One of the hardest things that people with migraine live with is stigma, and much of that stigma comes from the myth that migraine is “just a headache.” What many people still don’t realize is that migraine is so much more than just a headache. While head pain is often the most notable migraine symptom, it is far from the only one, and in some instances there may not even be head pain. In fact, migraine is a complex neurological disorder with a wide range of symptoms that vary from person to person and attack to attack. Research is even being done currently looking at different phenotypes of migraine – more about that coming in a future blog!
Migraine is in the top ten most disabling diseases worldwide, yet it is highly stigmatized, often misdiagnosed, and widely undertreated. Migraine can affect all aspects of a person’s life, including taking a heavy toll at work, school, and relationships with families and friends. Many people with migraine have a severely diminished quality of life as a result of living with this often debilitating disease.
Beyond the Headache
Migraine symptoms vary greatly. They can be different depending on what type of migraine you have, what stage of an attack you are in (prodrome, aura, attack, postdrome), and frustratingly, can change over time. Symptoms can also happen in the interictal period between attacks. Some can be quite debilitating, while others are more of a nuisance, though even “nuisance” symptoms can be highly impactful when they last for a long time or are combined with others. Migraine can often feel like a full body experience.

• Problem
According to the migraine passage, what are the stages of a migraine attack?

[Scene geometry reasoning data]
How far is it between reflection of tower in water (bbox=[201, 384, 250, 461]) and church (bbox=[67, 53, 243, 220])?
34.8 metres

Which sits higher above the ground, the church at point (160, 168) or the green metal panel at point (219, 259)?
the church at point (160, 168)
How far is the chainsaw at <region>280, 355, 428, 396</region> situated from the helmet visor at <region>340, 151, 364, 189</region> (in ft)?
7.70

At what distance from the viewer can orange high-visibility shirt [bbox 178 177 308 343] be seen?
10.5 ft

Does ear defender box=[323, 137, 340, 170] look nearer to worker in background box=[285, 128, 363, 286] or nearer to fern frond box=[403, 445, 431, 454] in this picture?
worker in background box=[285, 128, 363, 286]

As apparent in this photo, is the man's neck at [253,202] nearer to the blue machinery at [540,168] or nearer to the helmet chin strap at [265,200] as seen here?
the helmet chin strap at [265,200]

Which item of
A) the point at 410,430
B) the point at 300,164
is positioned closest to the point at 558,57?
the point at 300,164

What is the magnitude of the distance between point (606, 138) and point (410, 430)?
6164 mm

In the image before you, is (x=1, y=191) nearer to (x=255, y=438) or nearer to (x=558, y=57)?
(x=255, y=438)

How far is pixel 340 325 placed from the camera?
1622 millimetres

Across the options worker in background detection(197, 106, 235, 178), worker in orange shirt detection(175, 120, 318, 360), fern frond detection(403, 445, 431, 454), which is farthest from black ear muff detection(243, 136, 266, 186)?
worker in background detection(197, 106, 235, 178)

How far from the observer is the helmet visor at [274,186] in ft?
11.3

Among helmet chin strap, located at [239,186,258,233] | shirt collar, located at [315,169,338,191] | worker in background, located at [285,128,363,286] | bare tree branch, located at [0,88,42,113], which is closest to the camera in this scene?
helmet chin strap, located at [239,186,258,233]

• Answer space
Prodrome, aura, attack, and postdrome.